There a massive number of errors similar to the following in the NameNode log:
org.apache.hadoop.security.UserGroupInformation: No groups available for user test_user> > 2014-06-05 15:07:38,527 WARN org.apache.hadoop.security.ShellBasedUnixGroupsMapping: got exception trying to get groups for user vsetbct1 org.apache.hadoop.util.Shell$ExitCodeException: id: cannot find name for group ID 100 at org.apache.hadoop.util.Shell.runCommand(Shell.java:202) at org.apache.hadoop.util.Shell.run(Shell.java:129) at org.apache.hadoop.util.Shell$ShellCommandExecutor.execute(Shell.java:322) at org.apache.hadoop.util.Shell.execCommand(Shell.java:411) at org.apache.hadoop.util.Shell.execCommand(Shell.java:394) at org.apache.hadoop.security.ShellBasedUnixGroupsMapping.getUnixGroups(ShellBasedUnixGroupsMapping.java:83) at org.apache.hadoop.security.ShellBasedUnixGroupsMapping.getGroups(ShellBasedUnixGroupsMapping.java:52) at org.apache.hadoop.security.Groups.getGroups(Groups.java:89) at org.apache.hadoop.security.UserGroupInformation.getGroupNames(UserGroupInformation.java:1287) at org.apache.hadoop.hdfs.server.namenode.FSPermissionChecker.<init>(FSPermissionChecker.java:51) at org.apache.hadoop.hdfs.server.namenode.FSNamesystem.checkPermission(FSNamesystem.java:4696) at org.apache.hadoop.hdfs.server.namenode.FSNamesystem.checkPathAccess(FSNamesystem.java:4663) at org.apache.hadoop.hdfs.server.namenode.FSNamesystem.getListingInt(FSNamesystem.java:3512) at org.apache.hadoop.hdfs.server.namenode.FSNamesystem.getListing(FSNamesystem.java:3491) at org.apache.hadoop.hdfs.server.namenode.NameNodeRpcServer.getListing(NameNodeRpcServer.java:671) at org.apache.hadoop.hdfs.protocolPB.ClientNamenodeProtocolServerSideTranslatorPB.getListing(ClientNamenodeProtocolServerSideTranslatorPB.java:476) at org.apache.hadoop.hdfs.protocol.proto.ClientNamenodeProtocolProtos$ClientNamenodeProtocol$2.callBlockingMethod(ClientNamenodeProtocolProtos.java:45867).

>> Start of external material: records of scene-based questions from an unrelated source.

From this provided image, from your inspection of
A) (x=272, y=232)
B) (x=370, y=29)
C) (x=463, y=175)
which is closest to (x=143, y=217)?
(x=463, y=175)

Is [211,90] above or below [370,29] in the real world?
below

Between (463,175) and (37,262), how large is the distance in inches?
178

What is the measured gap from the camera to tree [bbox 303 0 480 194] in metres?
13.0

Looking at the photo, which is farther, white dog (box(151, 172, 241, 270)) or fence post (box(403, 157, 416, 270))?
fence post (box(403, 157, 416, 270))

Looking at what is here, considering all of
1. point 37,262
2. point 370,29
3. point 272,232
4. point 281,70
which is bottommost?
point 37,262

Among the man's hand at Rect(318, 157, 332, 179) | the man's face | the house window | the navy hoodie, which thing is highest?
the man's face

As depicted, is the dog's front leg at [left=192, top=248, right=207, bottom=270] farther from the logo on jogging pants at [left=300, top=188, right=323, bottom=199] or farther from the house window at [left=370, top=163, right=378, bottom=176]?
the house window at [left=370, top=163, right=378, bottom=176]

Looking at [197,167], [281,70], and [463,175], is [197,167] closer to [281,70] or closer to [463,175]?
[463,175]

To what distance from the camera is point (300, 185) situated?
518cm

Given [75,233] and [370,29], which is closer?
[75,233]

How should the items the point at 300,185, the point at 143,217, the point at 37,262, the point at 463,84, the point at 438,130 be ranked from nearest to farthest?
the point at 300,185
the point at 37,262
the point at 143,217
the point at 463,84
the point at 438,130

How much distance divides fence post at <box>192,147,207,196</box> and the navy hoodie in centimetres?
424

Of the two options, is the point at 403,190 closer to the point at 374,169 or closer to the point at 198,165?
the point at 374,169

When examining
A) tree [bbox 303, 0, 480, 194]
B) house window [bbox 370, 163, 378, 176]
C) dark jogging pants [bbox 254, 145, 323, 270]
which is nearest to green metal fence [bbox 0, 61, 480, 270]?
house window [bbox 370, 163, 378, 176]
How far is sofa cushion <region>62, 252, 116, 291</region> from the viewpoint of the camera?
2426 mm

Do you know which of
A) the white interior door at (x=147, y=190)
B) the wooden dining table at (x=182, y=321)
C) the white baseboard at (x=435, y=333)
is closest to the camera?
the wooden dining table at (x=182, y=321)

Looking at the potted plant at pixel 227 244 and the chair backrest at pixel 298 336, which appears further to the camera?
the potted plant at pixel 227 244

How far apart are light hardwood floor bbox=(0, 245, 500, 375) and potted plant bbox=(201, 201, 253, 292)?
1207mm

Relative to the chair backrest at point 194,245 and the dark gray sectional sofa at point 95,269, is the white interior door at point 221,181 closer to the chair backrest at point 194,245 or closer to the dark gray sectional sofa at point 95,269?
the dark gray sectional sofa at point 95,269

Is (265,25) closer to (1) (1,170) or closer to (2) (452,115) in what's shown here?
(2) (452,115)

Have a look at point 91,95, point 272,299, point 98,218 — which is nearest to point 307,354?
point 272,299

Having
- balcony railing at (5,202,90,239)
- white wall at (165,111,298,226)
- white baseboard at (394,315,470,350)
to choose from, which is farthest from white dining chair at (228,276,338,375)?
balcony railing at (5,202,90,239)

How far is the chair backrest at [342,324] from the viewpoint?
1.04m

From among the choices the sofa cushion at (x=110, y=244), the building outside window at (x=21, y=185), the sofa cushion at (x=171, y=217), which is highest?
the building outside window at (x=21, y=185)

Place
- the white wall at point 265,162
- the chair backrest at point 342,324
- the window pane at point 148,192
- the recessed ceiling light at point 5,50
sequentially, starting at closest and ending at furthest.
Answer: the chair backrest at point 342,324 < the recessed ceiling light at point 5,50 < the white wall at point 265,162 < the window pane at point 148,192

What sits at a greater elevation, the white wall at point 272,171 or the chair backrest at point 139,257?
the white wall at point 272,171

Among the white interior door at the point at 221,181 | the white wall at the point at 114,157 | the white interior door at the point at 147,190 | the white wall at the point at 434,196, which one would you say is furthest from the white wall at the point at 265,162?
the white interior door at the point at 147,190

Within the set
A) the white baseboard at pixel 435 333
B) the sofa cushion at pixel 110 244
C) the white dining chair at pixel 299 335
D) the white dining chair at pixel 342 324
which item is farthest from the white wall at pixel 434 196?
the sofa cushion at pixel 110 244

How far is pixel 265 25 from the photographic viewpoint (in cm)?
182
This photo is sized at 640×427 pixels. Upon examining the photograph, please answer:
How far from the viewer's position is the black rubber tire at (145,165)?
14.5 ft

This problem happens because the user who summited the jobs has a group ID which cannot be recognized by the Hadoop cluster. Since MapReduce keeps checking and complaining about this problem, the cluster performance slows down.
Add a group name and user ID for that user in /etc/group on the host where the job was submitted.